C’est typiquement un sujet sur lequel une prise de recul serait nécessaire, afin d’avoir une vision globale fiable et de sortir du cas particulier. D’autant qu’il s’agit d’un sujet d’actualité avec le déploiement massif de nouvelles sources lumineuses (LED) qui modifie sensiblement la composition spectrale de la pollution lumineuse.

Quelles garanties offrent les revues systématiques ?

Les revues systématiques en écologie sont publiées dans l’Environmental Evidence Journal (EEJ), un journal en « open access » affilié à la CEE et soumis à relecture par les pairs, ce qui garantit aux lecteurs que les standards de la CEE ont été respectés.

Elles sont également toujours précédées d’un article « protocole » qui expose clairement la méthode qui sera utilisée (comme ici ou ).

Grâce à cette transparence et à leur fiabilité, au-delà de renseigner les décideurs, les revues systématiques peuvent aussi répondre à la crise de défiance croissante que nous constatons de la part du grand public envers l’expertise.

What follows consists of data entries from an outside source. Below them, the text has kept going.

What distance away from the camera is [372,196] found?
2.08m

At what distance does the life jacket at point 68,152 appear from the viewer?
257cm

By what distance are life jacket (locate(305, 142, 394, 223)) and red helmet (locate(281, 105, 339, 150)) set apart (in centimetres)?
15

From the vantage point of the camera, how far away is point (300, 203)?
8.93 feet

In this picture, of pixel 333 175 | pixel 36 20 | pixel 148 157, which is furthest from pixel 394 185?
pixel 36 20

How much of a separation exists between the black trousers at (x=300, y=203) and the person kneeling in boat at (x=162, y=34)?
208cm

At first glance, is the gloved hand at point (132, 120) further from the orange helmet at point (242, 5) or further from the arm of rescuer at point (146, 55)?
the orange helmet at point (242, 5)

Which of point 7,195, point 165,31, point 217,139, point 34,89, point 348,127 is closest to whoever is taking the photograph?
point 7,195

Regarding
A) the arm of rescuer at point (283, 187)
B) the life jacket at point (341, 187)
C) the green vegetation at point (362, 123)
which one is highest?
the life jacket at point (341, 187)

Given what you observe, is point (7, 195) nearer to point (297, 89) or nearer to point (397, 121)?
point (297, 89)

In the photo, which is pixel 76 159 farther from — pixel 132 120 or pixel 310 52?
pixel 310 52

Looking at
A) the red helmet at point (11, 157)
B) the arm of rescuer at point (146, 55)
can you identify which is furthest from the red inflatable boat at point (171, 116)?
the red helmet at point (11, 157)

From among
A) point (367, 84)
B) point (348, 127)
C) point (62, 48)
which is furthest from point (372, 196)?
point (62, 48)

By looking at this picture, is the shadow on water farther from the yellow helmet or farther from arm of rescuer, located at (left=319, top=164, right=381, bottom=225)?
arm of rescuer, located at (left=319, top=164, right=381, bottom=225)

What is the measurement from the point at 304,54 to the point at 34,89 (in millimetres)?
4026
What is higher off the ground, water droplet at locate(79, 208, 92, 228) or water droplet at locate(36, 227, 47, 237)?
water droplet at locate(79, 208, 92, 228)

Toutefois, rien n’interdit à un auteur de soumettre sa revue systématique dans tout journal qui l’accepterait. Nous voyons alors apparaître de plus en plus de revues systématiques qui ne respectent pas ou que partiellement les standards CEE (la recherche bibliographique n’est pas exhaustive, les critères de tris des articles ne sont pas clairs, aucune analyse critique n’a été conduite, etc.).

Pour essayer de remédier à ce problème, la CEE a mis en place une évaluation des revues systématiques qui ne sont pas publiées dans le journal officiel EEJ, afin d’indiquer dans quelle mesure les différents standards de la CEE ont été respectés ; c’est le programme CEEDER. Plus de 1000 revues et méta-analyses parues entre 2018 et 2021 ont déjà été évaluées à ce jour.

Mais soulignons que, malgré ces garde-fous, la meilleure garantie reste le lecteur lui-même, qui se doit de lire toute publication – qu’il s’agisse d’un article scientifique, d’une revue systématique ou non, d’une méta-analyse – avec un regard critique et de ne pas adhérer à son résultat par simple principe mais bien parce qu’il comprend clairement comment celui-ci a été obtenu.

Pour ce faire, il est plus que jamais nécessaire de fournir au plus grand nombre des bases scientifiques minimales. Cela passe notamment par l’éducation, l’information et la sensibilisation.